In connection with this, the reason the 823-mer product of RT-PCR in Fig. 4 was not detected is probably because the splicing variant that corresponded to the 823-mer band was not expressed as much compared with the other splicing variants.

If this tRNA^Val-based system for expression of dsRNA is applied to gene therapy, lentivirus vectors might be a promising candidate for gene delivery because they can deliver genes at high efficiencies to a wide variety of human blood cells and can integrate the transgenes into the host genome, resulting in stable expression (41, 42, 43, 44).

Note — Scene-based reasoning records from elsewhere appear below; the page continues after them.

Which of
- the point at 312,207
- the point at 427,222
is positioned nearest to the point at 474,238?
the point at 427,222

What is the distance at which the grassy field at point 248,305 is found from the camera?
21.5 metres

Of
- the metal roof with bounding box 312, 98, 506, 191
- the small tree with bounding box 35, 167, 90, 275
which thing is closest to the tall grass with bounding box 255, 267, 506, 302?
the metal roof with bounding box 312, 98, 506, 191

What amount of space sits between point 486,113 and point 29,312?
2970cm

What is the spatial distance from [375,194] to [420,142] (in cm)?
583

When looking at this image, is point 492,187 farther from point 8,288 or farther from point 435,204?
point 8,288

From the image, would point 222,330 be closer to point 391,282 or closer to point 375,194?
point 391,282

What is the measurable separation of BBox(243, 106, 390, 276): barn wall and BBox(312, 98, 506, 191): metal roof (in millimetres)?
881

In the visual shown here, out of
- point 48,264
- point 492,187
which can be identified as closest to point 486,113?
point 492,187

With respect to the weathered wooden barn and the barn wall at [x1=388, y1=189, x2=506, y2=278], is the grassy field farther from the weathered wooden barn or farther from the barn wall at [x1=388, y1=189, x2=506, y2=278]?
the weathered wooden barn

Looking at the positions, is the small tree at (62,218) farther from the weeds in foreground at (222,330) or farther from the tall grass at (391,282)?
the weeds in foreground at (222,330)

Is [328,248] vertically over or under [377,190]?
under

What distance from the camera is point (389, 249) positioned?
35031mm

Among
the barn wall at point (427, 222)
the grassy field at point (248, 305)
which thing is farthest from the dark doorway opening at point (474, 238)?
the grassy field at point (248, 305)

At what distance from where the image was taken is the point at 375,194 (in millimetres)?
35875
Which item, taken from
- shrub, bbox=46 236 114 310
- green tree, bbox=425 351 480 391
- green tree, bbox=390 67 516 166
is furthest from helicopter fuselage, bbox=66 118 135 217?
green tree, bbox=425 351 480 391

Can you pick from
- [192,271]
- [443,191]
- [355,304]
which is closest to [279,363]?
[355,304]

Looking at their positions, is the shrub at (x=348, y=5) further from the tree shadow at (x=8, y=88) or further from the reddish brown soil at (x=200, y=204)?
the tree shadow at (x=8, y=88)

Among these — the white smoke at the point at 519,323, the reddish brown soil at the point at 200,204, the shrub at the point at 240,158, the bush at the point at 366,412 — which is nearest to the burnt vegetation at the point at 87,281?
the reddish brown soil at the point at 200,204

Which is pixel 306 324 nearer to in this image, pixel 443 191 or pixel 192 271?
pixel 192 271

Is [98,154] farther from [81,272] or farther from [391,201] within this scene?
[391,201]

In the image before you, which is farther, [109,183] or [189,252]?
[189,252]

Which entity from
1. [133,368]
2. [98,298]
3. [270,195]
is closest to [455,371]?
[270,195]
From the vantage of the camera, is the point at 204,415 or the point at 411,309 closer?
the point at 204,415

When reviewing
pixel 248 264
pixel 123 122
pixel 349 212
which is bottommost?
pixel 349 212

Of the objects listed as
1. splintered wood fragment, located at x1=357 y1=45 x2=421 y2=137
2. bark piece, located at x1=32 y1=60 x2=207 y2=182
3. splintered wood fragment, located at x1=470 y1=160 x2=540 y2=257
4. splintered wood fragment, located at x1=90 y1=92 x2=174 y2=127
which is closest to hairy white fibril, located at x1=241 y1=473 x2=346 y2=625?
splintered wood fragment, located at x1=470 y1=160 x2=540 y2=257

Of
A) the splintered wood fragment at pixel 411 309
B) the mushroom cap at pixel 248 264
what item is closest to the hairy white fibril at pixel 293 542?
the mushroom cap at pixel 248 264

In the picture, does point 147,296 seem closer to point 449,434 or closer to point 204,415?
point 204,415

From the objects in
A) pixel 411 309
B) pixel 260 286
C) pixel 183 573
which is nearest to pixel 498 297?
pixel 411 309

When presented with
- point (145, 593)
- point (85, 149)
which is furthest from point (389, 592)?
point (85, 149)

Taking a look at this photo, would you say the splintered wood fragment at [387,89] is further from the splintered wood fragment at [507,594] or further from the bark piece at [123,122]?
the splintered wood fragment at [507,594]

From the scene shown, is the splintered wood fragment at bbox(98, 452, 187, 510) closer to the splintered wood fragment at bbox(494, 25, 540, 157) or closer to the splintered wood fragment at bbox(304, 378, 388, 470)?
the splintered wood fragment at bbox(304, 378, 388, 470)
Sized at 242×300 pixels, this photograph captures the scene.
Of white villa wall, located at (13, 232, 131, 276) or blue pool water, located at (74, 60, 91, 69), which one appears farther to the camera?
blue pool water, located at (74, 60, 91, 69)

Many leukemias are caused by chromosomal translocations. The bcr-abl fusion gene is the hallmark of chronic myeloid leukemia. Recently, it has been reported that chemically synthesized siRNAs reduce the expression of this chimeric gene (45). We showed here that not only shRNA but also the maxizyme was able to inhibit the expression of a chimeric oncogenic protein, whereas normal proteins were unaffected. To our knowledge, this is the first example of the suppression of the expression of a chimeric gene through DNA vector-based RNAi. Our research demonstrates that both the maxizyme and shRNA can silence the expression of a chimeric gene when encoded by vectors with a tRNA^Val promoter, suggesting that it might be possible to apply these systems to gene therapy in a clinical setting.

We thank Dr. Iichiro Takata for the design of maxizymes and technical assistance.